5reacties

De TextielBaron: Afscheid, of niet?

De TextielBaronOf het door het weer komt, weet ik niet. De herfst heeft definitief zijn intrede gedaan en de herfststorm van afgelopen maandag heeft in andere delen van het land flink huisgehouden. Misschien ligt het gewoon aan de herfstkleuren, die bijna allemaal een tint bruin zijn. Of aan het besef dat de zomer voorbij is en dat het geen zin heeft er nog langer over te mijmeren. Hoe het ook zij; ik slenterde met meer verdriet dan vreugde door de stad. Mijn negatieve gevoel werd versterkt, toen ik de gang van zaken in het Helmondse van de afgelopen tijd bespiegelde. Noem me melancholisch, een pessimist zelfs, maar ik voel me minder en minder thuis in de stad die me ooit zó dierbaar was. Is. Zal blijven. Weer zal worden. Of toch niet?

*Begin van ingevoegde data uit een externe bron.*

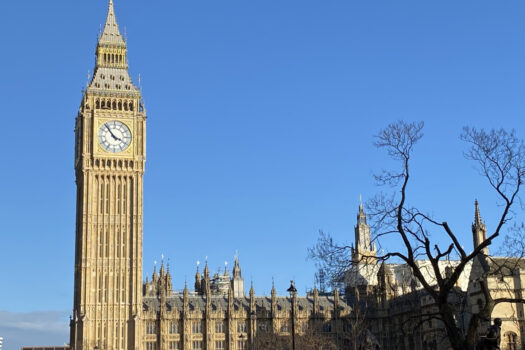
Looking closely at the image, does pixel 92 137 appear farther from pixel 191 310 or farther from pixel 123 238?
pixel 191 310

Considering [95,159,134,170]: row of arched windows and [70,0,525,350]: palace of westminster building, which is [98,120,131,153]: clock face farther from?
[95,159,134,170]: row of arched windows

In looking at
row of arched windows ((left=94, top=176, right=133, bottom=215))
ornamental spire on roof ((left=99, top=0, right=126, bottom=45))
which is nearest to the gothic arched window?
row of arched windows ((left=94, top=176, right=133, bottom=215))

Ik loop al een tijd met een gedachte rond, waarvan ik dacht dat ik hem niet gauw zou hebben. Ik overweeg Helmond te verlaten. Ik kan er niet meer tegen. Het herfstgevoel wat ik beschreef, heb ik vaker als ik nadenk over de bestuurlijke slangenkuil die Helmond is. Ik zal niet zeggen dat het hier een corrupte bende is, maar zuiver is anders. Of als ik me weer eens verbaas over gebrek aan voorzieningen voor studenten. De farce die stadion heet. De vele incidenten op het gebied van wietcriminaliteit. De onmogelijkheid je hoofd boven het maaiveld uit te steken.

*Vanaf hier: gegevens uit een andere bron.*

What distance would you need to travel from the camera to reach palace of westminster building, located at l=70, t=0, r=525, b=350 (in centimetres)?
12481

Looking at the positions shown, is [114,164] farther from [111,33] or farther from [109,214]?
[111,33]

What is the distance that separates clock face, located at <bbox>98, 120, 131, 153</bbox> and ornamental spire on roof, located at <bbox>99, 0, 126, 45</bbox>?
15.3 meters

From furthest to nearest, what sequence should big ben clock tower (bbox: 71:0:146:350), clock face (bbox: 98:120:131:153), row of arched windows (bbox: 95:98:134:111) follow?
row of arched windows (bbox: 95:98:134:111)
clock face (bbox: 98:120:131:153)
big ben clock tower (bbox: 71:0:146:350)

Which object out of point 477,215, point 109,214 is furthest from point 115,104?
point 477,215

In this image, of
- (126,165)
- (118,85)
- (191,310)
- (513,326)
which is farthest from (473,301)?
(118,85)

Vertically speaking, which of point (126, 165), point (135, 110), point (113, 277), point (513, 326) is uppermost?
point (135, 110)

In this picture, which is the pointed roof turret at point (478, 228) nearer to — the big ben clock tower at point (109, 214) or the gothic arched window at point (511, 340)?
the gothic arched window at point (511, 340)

Maar goed, de vraag is natuurlijk ook of het voor een bijna-veertiger elders zoveel beter is. Ik vrees van niet. Of misschien wíl ik van niet. Ik wil niet dat het ergens anders beter is, waardoor ik me als hoogopgeleide soms bijna weggejaagd voel. En toch is dat soms de realiteit. Natuurlijk, we hebben Brandevoort. De wijk, correctie, het dorp dat een broed- en bloeiplaats moet zijn voor de hogeropgeleide yup. Het lijkt eerder een broedplaats voor leegstand, zielloze stenen, voor buren die elkaar de loef af willen steken. Vergeef me mijn klaagzang, maar treurnis is troef.
Na een uur slenteren door het centrum kwam ik tot stilstand in de kasteeltuin. Mijn sjaal waaide over mijn rechterschouder, toen ik hoop kreeg. Zoals ik al zei; misschien komt het door de herfst. Als dat zo is dan is er genoeg hoop voor mij en mijn gemoedstoestand, zo realiseerde ik me. Plotseling verscheen er een kleine maar toch onmiskenbare glimlach op mijn gezicht. Ik zou in Helmond blijven. Het zou allemaal goedkomen. Alsof wijlen kasteelheer Wesselman me bemoedigend toeknikte, verschenen prompt wat zuinige zonnestralen op het dak van het kasteel.